• _THE REQUEST_:
In the data below, replace "arched doorway" with "arched entrance" and change nothing else. Rewrite all of the data without the pictures.

• _THE RECORDS_:

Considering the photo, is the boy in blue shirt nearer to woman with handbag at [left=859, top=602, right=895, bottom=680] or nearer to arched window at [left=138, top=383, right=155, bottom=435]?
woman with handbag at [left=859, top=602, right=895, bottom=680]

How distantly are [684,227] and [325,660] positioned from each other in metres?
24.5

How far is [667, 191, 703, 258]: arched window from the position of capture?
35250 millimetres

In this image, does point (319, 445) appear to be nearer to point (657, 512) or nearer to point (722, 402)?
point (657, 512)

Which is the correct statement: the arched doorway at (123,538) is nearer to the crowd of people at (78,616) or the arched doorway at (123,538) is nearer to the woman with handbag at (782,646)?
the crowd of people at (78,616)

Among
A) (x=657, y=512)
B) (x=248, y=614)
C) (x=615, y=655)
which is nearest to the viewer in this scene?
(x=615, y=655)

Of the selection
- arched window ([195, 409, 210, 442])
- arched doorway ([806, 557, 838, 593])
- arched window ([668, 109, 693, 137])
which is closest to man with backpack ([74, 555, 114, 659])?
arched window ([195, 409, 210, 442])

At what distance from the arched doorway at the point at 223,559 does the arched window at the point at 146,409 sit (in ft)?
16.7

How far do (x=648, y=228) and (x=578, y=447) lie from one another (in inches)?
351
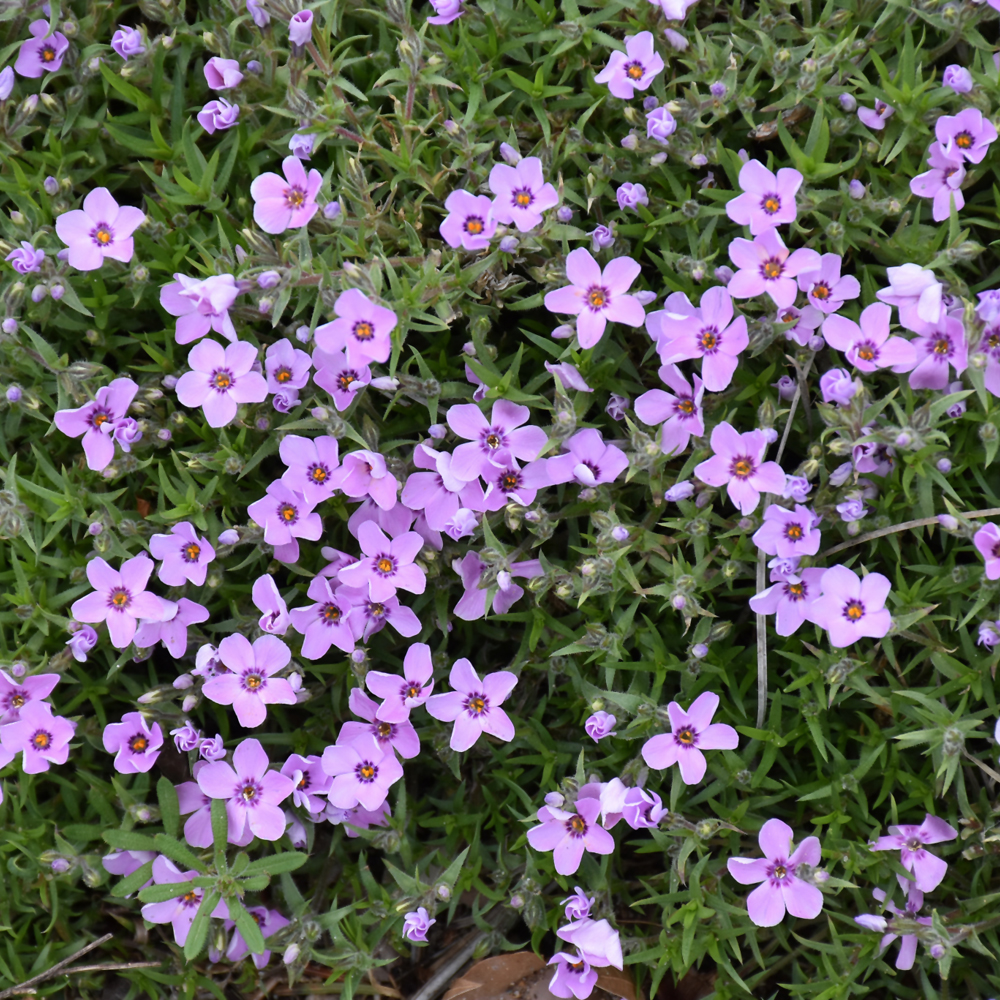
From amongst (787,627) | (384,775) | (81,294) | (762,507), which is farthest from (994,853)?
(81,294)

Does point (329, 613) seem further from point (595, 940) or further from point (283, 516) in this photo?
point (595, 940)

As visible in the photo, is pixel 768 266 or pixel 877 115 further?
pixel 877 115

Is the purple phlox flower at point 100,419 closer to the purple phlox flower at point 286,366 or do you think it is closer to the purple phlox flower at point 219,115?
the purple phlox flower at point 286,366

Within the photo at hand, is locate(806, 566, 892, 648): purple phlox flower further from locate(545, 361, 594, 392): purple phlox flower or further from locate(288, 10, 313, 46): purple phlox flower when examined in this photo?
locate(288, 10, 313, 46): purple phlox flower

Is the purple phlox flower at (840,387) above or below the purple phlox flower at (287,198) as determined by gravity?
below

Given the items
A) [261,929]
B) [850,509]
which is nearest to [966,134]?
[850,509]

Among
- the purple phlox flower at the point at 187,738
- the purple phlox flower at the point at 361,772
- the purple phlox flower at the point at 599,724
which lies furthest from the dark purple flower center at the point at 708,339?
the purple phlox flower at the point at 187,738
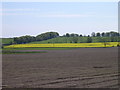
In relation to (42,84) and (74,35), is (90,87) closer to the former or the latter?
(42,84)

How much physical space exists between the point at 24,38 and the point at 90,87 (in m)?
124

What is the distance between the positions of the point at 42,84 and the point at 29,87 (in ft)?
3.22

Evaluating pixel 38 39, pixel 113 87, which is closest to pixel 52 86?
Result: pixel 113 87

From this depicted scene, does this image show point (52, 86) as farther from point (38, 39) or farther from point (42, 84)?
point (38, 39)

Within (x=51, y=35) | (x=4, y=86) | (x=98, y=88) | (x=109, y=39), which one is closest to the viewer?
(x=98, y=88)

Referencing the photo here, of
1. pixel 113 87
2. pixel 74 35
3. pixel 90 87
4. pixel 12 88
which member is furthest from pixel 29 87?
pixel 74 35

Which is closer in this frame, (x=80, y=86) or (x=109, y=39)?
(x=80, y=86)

• _COMPLETE ANSWER_:
Considering the photo, is the boy in blue shirt nearer to woman with handbag at [left=859, top=602, right=895, bottom=680] or nearer to arched window at [left=138, top=383, right=155, bottom=435]?
woman with handbag at [left=859, top=602, right=895, bottom=680]

How distantly are [684,227] and [325,660] positioned from each other in metres?
24.5

How far is [667, 191, 703, 258]: arched window from the position of capture?
35250 millimetres

In this image, does point (319, 445) appear to be nearer to point (657, 512) or nearer to point (722, 402)?
point (657, 512)

Which is the correct statement: the arched entrance at (123,538) is nearer to the crowd of people at (78,616) or the arched entrance at (123,538) is nearer to the woman with handbag at (782,646)?
the crowd of people at (78,616)

Among
A) (x=657, y=512)
B) (x=248, y=614)
C) (x=615, y=655)
which is nearest to the viewer in this scene?
(x=615, y=655)

Of the selection
- arched window ([195, 409, 210, 442])
- arched entrance ([806, 557, 838, 593])
- arched window ([668, 109, 693, 137])
which is closest to man with backpack ([74, 555, 114, 659])?
arched window ([195, 409, 210, 442])

At what distance from the arched entrance at the point at 223,559 does the arched window at the point at 146,409 sit (in ft)?
16.7

How far do (x=648, y=228) and (x=578, y=447) lie from one another (in inches)?
351
From amongst (787,627) | (384,775) | (81,294) | (762,507), which is farthest from (994,853)?
(81,294)

Does point (329, 613) seem further from point (595, 940) or further from point (283, 516) in this photo?
point (595, 940)

As visible in the photo, is pixel 768 266 or pixel 877 115 further?
pixel 877 115

Is the purple phlox flower at point 100,419 closer to the purple phlox flower at point 286,366 or do you think it is closer to the purple phlox flower at point 219,115?
the purple phlox flower at point 286,366

Within the photo at hand, is locate(806, 566, 892, 648): purple phlox flower further from locate(545, 361, 594, 392): purple phlox flower or further from locate(288, 10, 313, 46): purple phlox flower when examined in this photo?
locate(288, 10, 313, 46): purple phlox flower

Is the purple phlox flower at (840,387) above or below the purple phlox flower at (287,198) as determined by gravity?
below

Given the items
A) [261,929]
B) [850,509]
which is nearest to [966,134]?
[850,509]

Among
- the purple phlox flower at the point at 187,738
- the purple phlox flower at the point at 361,772
- the purple phlox flower at the point at 599,724
which lies furthest from the dark purple flower center at the point at 708,339?
the purple phlox flower at the point at 187,738
In relation to (42,84) and (74,35), is (90,87) closer to the former or the latter?
(42,84)

How much physical space exists between the point at 24,38 and the point at 90,87 (in m)?
124

What is the distance between the positions of the point at 42,84 and the point at 29,87 (in ft)?
3.22

Evaluating pixel 38 39, pixel 113 87, which is closest to pixel 52 86?
Result: pixel 113 87

From this depicted scene, does this image show point (52, 86) as farther from point (38, 39) or farther from point (42, 84)?
point (38, 39)

Within (x=51, y=35) | (x=4, y=86) | (x=98, y=88) | (x=109, y=39), which one is closest to the viewer?
(x=98, y=88)

Referencing the photo here, of
1. pixel 113 87
2. pixel 74 35
3. pixel 90 87
4. pixel 12 88
which member is furthest from pixel 29 87?
pixel 74 35

Which is closer in this frame, (x=80, y=86) or (x=109, y=39)?
(x=80, y=86)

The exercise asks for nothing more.